> **Extracted text**:
In today’s hyper-competitive job market, standing out is critical, a challenge most job seekers struggle with. Instead of relying on generic questions recommended by self-proclaimed career coaches, which often lead to a forgettable interview, ask unique, thought-provoking questions that’ll spark engaging conversations and leave a lasting impression.

English philosopher Francis Bacon once said, “A prudent question is one half of wisdom.”

The questions you ask convey the following:

  • Your level of interest in the company and the role.
  • Contributing to your employer’s success is essential.
  • You desire a cultural fit.

Here are the top four questions experts recommend candidates ask; hence, they’ve become cliché questions you should avoid asking:

  • “What are the key responsibilities of this position?”

Most likely, the job description answers this question. Therefore, asking this question indicates you didn’t read the job description. If you require clarification, ask, “How many outbound calls will I be required to make daily?” “What will be my monthly revenue target?”

  • “What does a typical day look like?”

Although it’s important to understand day-to-day expectations, this question tends to elicit vague responses and rarely leads to a deeper conversation. Don’t focus on what your day will look like; instead, focus on being clear on the results you need to deliver. Nobody I know has ever been fired for not following a “typical day.” However, I know several people who were fired for failing to meet expectations. Before accepting a job offer, ensure you’re capable of meeting the employer’s expectations.

  • “How would you describe the company culture?”

Asking this question screams, “I read somewhere to ask this question.” There are much better ways to research a company’s culture, such as speaking to current and former employees, reading online reviews and news articles. Furthermore, since your interviewer works for the company, they’re presumably comfortable with the culture. Do you expect your interviewer to give you the brutal truth? “Be careful of Craig; get on his bad side, and he’ll make your life miserable.” “Bob is close to retirement. I give him lots of slack, which the rest of the team needs to pick up.”

Truism: No matter how much due diligence you do, only when you start working for the employer will you experience and, therefore, know their culture firsthand.

  • “What opportunities are there for professional development?”

When asked this question, I immediately think the candidate cares more about gaining than contributing, a showstopper. Managing your career is your responsibility, not your employer’s.

Cliché questions don’t impress hiring managers, nor will they differentiate you from your competition. To transform your interaction with your interviewer from a Q&A session into a dynamic discussion, ask unique, insightful questions.

> **Provided data**:
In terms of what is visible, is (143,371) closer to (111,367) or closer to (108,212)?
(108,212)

> **Requirements**:
A) Translate this sentence from the article on interview questions into Spanish: "Managing your career is your responsibility, not your employer’s."
B) Extract the passage of the article on interview questions starting with "The questions you" and going on through "a cultural fit.".
C) Answer these questions from the article on interview questions.
(i) Who is quoted as saying, "A prudent question is one half of wisdom"?
(ii) What does asking "What are the key responsibilities of this position?" indicate, according to the article?
(iii) What ways of researching a company's culture does the article name?

> **Solutions in order**:
A) Gestionar tu carrera es tu responsabilidad, no la de tu empleador.

B)
The questions you ask convey the following:

  • Your level of interest in the company and the role.
  • Contributing to your employer’s success is essential.
  • You desire a cultural fit.

C)
(i) The English philosopher Francis Bacon.
(ii) That you didn't read the job description.
(iii) Speaking to current and former employees and reading online reviews and news articles.